If you are given a single value of f(x), you can solve for C.

Thank you.

So then the next step would be:

f(0) = (4(0)^3/2)+2(0)-1/3 = -1/3

 

[JeffM]

Thank you.

So then the next step would be:

f(0) = (4(0)^3/2)+2(0)-1/3 = -1/3

Please see my edit to my first post and pka's post. But you have the general idea.

 

[JenniferC]

Please see my edit to my first post and pka's post. But you have the general idea.

Thanks. I left out the "/ 3." You still get the same answer though.

 

[JeffM]

Thanks. I left out the "/ 3." You still get the same answer though.

Having left off the / 3, you would not have calculated C correctly from f(1).
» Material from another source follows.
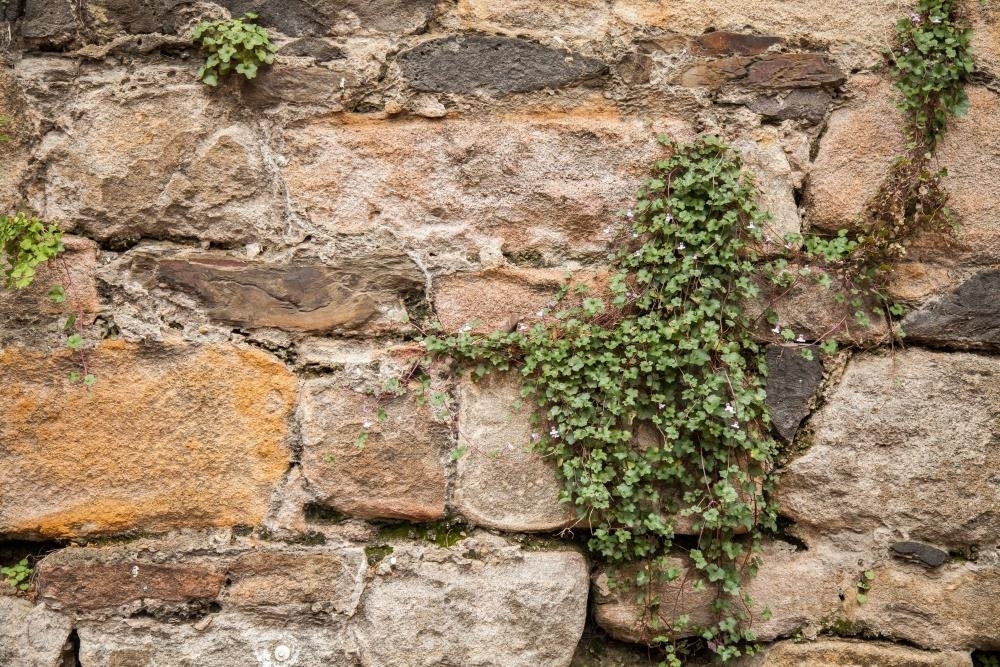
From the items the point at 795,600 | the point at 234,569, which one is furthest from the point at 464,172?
the point at 795,600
You have to get the antiderivative right in the first place to compute C correctly. It is this kind of error that kills you on exams. I am quite confident that you understand antiderivatives and that you now understand when and how you can compute C, but, unless you check your mechanics, you will make careless errors. Pka gave you a better answer than I did because he did check your mechanics.

There is a double lesson here for you. The one intended on when and how C can be found. The other is to remember to differentiate your antiderivative to check that you get the derivative you started with.